Bella glanced at the cursed book still resting on the foyer table. She shook her head. “No, thank you. Not yet. I need some time.”
Some time to continue to look at that book, try to try to read the thorny language and find the answer to Leopold’s wicked curse. The girl gave her a nod and headed up the stairs. Bella stepped to the foyer table and scooped up her belongings.
“Welcome home, miss. This arrived for you this afternoon.” Gerald appeared from the other side of the manor, an unopened letter in his hand. He extended it to her. “It’s from your father.”
Her heart returned to its throbbing as she reached for the letter. “Thank you, Gerald.
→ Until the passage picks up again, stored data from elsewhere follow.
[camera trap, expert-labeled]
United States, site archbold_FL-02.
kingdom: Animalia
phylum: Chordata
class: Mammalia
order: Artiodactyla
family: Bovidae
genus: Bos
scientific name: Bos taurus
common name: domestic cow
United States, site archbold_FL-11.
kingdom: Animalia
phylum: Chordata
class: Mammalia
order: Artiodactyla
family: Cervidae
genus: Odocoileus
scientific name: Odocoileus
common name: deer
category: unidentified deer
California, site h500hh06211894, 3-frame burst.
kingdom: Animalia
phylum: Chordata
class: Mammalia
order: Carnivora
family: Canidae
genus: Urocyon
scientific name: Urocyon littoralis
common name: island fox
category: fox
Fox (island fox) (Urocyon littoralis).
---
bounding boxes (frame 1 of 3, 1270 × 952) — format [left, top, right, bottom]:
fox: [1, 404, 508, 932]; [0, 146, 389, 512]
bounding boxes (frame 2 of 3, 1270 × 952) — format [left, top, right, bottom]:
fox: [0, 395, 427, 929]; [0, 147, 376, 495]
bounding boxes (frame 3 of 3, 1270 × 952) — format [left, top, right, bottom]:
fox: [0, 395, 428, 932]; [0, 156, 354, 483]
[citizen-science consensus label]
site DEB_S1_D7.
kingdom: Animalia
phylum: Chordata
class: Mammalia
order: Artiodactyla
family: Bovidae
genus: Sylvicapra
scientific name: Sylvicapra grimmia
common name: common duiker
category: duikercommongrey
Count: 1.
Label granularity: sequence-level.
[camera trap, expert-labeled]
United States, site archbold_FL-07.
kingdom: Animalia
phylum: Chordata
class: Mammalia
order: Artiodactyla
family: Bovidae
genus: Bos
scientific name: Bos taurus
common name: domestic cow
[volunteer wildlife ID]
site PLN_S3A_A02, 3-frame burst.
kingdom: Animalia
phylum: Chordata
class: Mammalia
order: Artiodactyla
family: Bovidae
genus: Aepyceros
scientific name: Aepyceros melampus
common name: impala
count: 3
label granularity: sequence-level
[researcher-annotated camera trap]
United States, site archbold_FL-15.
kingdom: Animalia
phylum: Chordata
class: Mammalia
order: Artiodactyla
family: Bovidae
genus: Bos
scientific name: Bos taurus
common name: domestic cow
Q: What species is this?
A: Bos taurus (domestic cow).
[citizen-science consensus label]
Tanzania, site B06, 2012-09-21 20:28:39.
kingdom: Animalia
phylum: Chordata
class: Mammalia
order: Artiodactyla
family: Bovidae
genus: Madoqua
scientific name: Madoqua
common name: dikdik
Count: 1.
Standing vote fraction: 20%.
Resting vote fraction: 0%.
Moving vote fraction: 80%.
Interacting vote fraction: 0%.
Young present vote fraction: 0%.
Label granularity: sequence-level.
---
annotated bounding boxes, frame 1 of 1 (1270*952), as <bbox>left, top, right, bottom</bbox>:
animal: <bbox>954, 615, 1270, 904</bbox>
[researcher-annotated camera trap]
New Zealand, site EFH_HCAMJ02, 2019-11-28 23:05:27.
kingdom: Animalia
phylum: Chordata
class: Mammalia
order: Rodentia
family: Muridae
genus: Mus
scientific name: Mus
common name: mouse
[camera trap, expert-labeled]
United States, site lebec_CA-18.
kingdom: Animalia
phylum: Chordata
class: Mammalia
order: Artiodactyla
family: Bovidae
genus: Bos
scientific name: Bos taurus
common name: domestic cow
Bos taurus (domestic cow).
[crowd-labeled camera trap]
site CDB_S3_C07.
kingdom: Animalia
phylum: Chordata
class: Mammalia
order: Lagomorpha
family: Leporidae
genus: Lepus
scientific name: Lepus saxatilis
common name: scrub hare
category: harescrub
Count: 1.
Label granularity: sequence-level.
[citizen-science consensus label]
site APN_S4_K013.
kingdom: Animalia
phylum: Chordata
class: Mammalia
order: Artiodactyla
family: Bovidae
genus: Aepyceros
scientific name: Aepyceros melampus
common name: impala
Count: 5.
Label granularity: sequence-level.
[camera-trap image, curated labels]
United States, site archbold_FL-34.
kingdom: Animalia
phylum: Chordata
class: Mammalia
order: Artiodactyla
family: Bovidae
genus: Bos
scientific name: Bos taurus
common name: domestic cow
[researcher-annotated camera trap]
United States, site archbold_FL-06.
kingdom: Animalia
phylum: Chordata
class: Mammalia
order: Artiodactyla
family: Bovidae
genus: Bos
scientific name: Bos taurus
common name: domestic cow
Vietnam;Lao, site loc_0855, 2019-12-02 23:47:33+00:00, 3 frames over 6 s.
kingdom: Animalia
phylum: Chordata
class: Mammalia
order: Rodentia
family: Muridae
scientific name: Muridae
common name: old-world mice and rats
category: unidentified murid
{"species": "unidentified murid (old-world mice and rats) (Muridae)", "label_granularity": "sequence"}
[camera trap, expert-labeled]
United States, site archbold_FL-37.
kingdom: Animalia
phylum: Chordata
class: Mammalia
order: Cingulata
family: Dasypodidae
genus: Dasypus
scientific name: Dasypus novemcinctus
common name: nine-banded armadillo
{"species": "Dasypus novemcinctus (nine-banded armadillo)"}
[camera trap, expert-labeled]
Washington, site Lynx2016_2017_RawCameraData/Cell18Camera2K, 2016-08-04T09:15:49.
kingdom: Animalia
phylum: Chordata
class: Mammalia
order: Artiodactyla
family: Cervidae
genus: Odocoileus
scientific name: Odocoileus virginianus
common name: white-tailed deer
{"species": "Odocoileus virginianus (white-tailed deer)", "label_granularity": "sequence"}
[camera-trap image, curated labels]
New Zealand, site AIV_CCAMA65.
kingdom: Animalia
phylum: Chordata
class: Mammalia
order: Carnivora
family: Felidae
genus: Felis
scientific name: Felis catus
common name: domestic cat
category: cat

I’ll read it in the library.” Before she hurried away, she turned back to him. “I apologize for not being here, Gerald, but—”
“There is no explanation necessary, miss. I know you are doing what must be done to make sure we and the household is cared for.”
She blinked surprise, unsure what he meant. Did he know she spent her days in the gloom of Thornhurst Castle?
“You do?” she asked.
“Yes, miss. Miss Emmaline said you’ve been in town. I assumed that meant you had taken a position at the bookshop to keep the larder well stocked, and the other bills paid until this nonsense with Mr. Rinaldi is settled.”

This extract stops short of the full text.